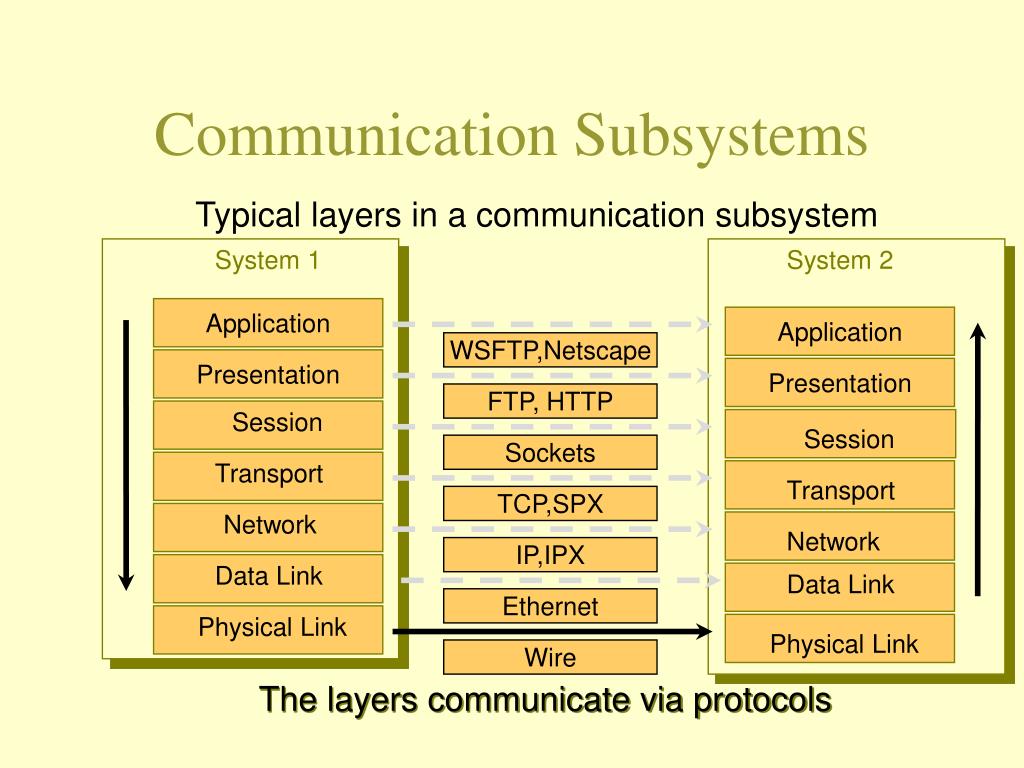 Communication Subsystems

Typical layers in a communication subsystem

System 1

Application
Presentation
Session
Transport
Network
Data Link
Physical Link

WSFTP,Netscape
FTP, HTTP
Sockets
TCP,SPX
IP,IPX
Ethernet
Wire

System 2

Application
Presentation
Session
Transport
Network
Data Link
Physical Link

The layers communicate via protocols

**Exercise requirements**
When you output the listing, reproduce it exactly but drop its pictures.

**Task result**
 Communication Subsystems

Typical layers in a communication subsystem

System 1

Application
Presentation
Session
Transport
Network
Data Link
Physical Link

WSFTP,Netscape
FTP, HTTP
Sockets
TCP,SPX
IP,IPX
Ethernet
Wire

System 2

Application
Presentation
Session
Transport
Network
Data Link
Physical Link

The layers communicate via protocols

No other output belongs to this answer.